Revenons au match. Il était à mourir d'ennui pour ceux qui recherchaient du grand foot, convenons-en. Mais, pour nous Sénégalais, c'était un Djihad, une croisade, une quête du Graal. Qui ose imaginer la morosité d'après, si les Lions rentraient encore bredouille? Un mars 2021 bis n'était pas à exclure, devant les passions tristes et diffuses d'un peuple profondément aliéné par l'État, la politique et la religion. Donc, merci Sadio Mané, de nous avoir délivré du mal, même provisoirement. Le dernier penalty était, pour moi, le seul instant digne d'une finale.
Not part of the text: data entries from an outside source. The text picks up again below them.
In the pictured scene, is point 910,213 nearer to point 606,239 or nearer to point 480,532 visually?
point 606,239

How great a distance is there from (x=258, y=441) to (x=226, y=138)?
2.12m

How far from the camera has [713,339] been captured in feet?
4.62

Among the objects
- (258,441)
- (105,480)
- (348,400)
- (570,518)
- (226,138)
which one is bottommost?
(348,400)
La victoire est d'autant plus belle qu'elle a balayé les prédictions défaitistes des charlatans médiatisés. Il peuvent tranquillement aller attiser leur bûcher homophobe moyenâgeux, en attendant que les terroristes armés arrivent à réaliser leur Grand Soir en Afrique de l'Ouest. Le cas échéant, ils pourraient avoir besoin de tous ces affreux à long chapelet pour gouverner . En attendant, JUBILONS!
 
L'Histoire sourit et continue de faire les yeux doux à Macky Sall. Elle espère plus que des rattrapages infrastructurelles, la baisse de quelques denrées et la promotion de faux partisans disponibles et obséquieux en présence des chefs, incompétents, trompeurs et tyranniques dans leur fonction et à la ville. En passant, les cadeaux financiers et fonciers ruinent l'équité et l'inclusion, et fragilisent le contrat social. [Ça tue aussi les belles âmes, sans maladie visible. Faut que je retombe sur cette capsule de Tivaouane qui expliquait les effets de la corruption]
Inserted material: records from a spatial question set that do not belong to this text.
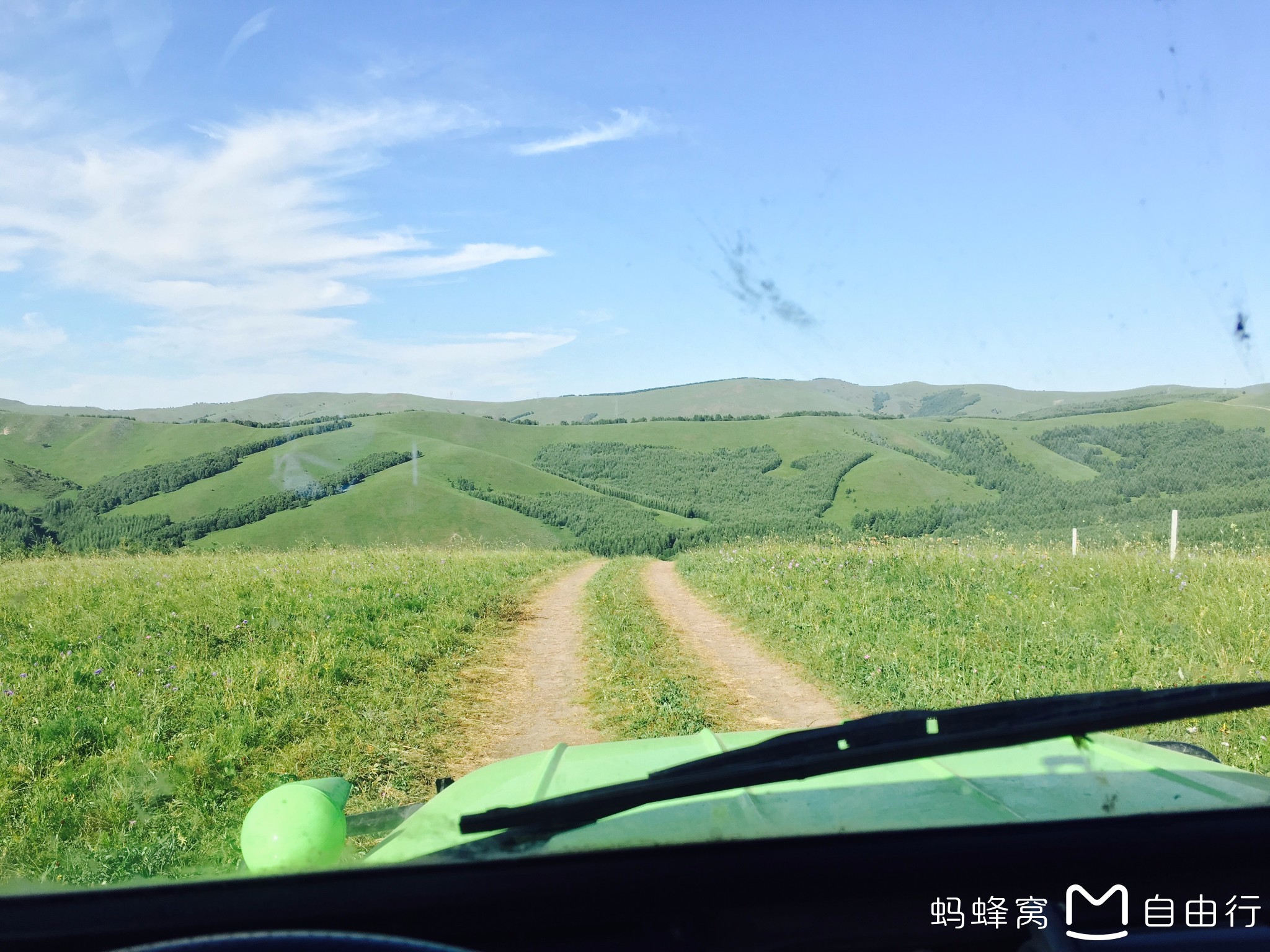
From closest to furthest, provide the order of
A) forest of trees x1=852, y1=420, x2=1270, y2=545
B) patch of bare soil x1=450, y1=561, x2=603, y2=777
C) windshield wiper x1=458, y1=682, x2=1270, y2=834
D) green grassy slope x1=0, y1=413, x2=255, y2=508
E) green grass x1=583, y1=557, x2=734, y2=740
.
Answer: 1. windshield wiper x1=458, y1=682, x2=1270, y2=834
2. patch of bare soil x1=450, y1=561, x2=603, y2=777
3. green grass x1=583, y1=557, x2=734, y2=740
4. forest of trees x1=852, y1=420, x2=1270, y2=545
5. green grassy slope x1=0, y1=413, x2=255, y2=508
L'Histoire du Sénégal rêve de restaurer et d'enrichir son patrimoine immatériel avec un nouveau souffle (envie de risquer la théorie du Grand Homme, mais, menageons les susceptibilités).
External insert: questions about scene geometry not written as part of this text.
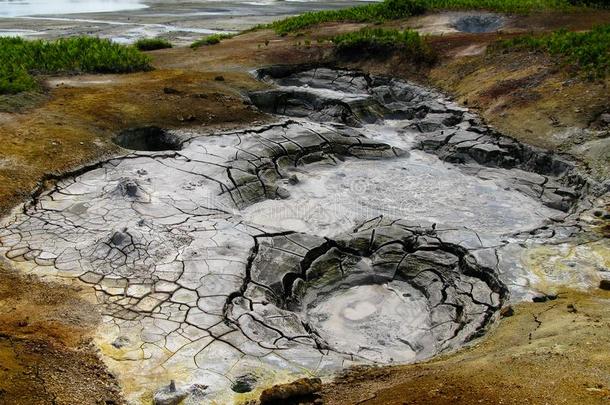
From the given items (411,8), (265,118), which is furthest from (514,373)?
(411,8)

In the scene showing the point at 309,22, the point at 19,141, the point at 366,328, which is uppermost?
the point at 309,22

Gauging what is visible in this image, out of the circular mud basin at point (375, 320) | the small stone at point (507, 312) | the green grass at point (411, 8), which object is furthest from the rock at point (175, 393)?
the green grass at point (411, 8)

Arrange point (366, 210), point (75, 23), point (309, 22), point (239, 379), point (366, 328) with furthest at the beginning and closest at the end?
point (75, 23) < point (309, 22) < point (366, 210) < point (366, 328) < point (239, 379)

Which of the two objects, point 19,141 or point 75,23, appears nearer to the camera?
point 19,141

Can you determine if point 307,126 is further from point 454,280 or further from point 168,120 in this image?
point 454,280

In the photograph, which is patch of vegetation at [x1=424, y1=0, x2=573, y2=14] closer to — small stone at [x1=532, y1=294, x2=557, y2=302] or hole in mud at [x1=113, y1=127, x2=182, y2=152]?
hole in mud at [x1=113, y1=127, x2=182, y2=152]

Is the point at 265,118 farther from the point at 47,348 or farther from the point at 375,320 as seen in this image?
the point at 47,348

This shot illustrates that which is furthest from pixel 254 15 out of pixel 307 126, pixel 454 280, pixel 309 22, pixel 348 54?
pixel 454 280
Les millions de jeunes qui ont secoué Dakar, Paris, Abidjan, Montréal réclament des ravissements plus durables. Telles des junkies, ils brûleraient TER, ports, aéroports, autoroutes; ils détruiraient tout pour un moment d'oubli du clair-obscur gramscien qui les enveloppe.
 
L'Histoire sourit et continue de faire les yeux doux à Macky Sall. Cette communion nationale est l'une des plus plus belles occasions de son impressionnante carrière pour libérer toutes ses aptitudes à la sublimation.